Stored data entries:
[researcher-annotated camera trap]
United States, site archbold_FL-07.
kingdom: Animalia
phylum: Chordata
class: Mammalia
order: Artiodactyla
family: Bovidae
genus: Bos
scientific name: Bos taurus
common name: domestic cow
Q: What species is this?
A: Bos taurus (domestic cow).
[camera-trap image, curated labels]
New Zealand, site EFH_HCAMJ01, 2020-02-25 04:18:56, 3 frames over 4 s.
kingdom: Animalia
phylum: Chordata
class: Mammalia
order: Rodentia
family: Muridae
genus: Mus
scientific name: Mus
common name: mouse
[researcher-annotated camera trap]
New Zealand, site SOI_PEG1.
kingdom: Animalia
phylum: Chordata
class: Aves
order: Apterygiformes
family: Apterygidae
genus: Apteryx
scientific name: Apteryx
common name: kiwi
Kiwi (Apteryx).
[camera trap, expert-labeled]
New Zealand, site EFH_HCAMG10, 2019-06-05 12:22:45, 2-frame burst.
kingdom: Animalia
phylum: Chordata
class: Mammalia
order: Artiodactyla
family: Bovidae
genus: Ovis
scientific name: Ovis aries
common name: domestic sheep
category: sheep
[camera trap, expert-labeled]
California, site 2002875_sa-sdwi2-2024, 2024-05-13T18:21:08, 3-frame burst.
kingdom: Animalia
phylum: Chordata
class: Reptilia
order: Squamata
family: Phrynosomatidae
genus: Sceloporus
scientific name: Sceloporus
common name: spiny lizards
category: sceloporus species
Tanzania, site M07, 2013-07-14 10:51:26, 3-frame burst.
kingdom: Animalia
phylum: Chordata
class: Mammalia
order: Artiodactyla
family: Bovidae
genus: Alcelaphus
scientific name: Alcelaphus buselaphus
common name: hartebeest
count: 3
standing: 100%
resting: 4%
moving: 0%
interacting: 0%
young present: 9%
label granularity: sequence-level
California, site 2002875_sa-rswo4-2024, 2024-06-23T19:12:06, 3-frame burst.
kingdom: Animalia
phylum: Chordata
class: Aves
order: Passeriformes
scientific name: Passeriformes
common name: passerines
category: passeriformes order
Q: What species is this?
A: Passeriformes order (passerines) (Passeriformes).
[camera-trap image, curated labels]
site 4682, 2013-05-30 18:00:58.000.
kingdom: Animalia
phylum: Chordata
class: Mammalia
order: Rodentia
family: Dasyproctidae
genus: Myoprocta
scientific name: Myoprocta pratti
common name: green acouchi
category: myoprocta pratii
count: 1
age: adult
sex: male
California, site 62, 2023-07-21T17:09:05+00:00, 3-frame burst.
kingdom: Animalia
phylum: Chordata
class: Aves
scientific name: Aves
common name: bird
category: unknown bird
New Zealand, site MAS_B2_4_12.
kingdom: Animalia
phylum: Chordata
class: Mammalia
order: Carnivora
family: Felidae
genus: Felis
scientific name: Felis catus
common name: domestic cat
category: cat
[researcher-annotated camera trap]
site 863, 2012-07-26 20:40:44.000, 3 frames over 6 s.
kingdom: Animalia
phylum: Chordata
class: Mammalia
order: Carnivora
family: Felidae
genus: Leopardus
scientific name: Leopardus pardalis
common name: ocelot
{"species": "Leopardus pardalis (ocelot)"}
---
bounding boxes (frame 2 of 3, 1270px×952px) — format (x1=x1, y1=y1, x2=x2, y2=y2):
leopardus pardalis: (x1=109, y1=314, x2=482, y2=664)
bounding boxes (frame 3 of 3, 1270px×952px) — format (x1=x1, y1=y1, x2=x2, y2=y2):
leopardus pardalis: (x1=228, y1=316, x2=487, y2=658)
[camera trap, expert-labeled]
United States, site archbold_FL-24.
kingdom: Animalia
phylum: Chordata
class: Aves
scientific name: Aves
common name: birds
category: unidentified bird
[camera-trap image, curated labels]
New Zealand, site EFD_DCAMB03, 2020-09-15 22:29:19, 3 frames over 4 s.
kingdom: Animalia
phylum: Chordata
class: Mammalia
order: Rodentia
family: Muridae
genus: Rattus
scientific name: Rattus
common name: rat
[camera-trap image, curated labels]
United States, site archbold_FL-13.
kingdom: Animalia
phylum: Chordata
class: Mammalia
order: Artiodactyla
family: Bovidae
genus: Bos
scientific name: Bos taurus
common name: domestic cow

PROBLEM STATEMENT: Return exactly what appears above, from the first line of the entries to the line with "A: Bos taurus (domestic cow).", inclusive.

ANSWER TO THIS EXERCISE:
[researcher-annotated camera trap]
United States, site archbold_FL-07.
kingdom: Animalia
phylum: Chordata
class: Mammalia
order: Artiodactyla
family: Bovidae
genus: Bos
scientific name: Bos taurus
common name: domestic cow
Q: What species is this?
A: Bos taurus (domestic cow).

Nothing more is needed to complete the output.